Как сейчас выглядит ваше производство?

Если 10 лет назад около 90 процентов наших доходов приходилось на производство спецтехники, то теперь – процентов 60; остальные 40 процентов – это гражданская продукция. В Окуловку (Новгородская область) перенесена значительная часть наших производств, причём они не просто перенесены – на новом месте они сразу установлены на площадку, пригодную к расширению. Такое расширение происходило все десять лет. Участки упаковки, гальваники, производства пластмассы – всё это очень сильно развилось. Участок механообработки, например, оснащён даже не просто станками с ЧПУ, а обрабатывающими центрами. Есть у нас машины, которые в стране существуют в единственном экземпляре – мы два года осваивали, например, одну из технологий обработки труб, которая требуется нашим заказчикам (скажем, компании Ariston). Калибровка там делается примерно так же, как на стволы на оружейных заводах. Ротационная ковка для гражданской продукции у нас в стране больше нигде не применяется – мы, по крайней мере, не нашли никого, кто бы нам смог помочь и показать, как это работает…
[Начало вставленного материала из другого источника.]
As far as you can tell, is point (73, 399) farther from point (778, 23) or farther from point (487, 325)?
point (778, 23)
На штамповочном производстве у нас тоже новые прессы – в частности, 400-тонный. Производство настолько хорошо организовано и обеспечивает настолько высокое качество, что с нами работает, например, компания Magna – крупнейший в мире производитель автокомпонентов. Они передали нам заказ для Mercedes… А когда нам позвонили из компании Volkswagen и узнали, что мы работаем с «Магной», то спросили: «А вам код присвоили?» Да, нам присвоили какой-то код, но мы на него смотрели с удивлением. «Да, присвоили». «А назовите!» Мы назвали, а они сказали: «О, мы вас видим в международной базе данных». Такие вот вещи выясняются… На штамповочном производстве мы также делаем элементы бытовой техники для таких компаний, как Ariston и Siemens – в основном тепловое оборудование. Из пластика прессуется всё, что угодно – от тары для сельского хозяйства до корпусов телефонов, от магазинных полок до бамперов автомобилей. А гальваническое производство поменялось мало – чтобы развивать гальванику, нужно получать массу специальных разрешений, так как это химически очень вредная отрасль, и мы решили сосредоточиться на другом.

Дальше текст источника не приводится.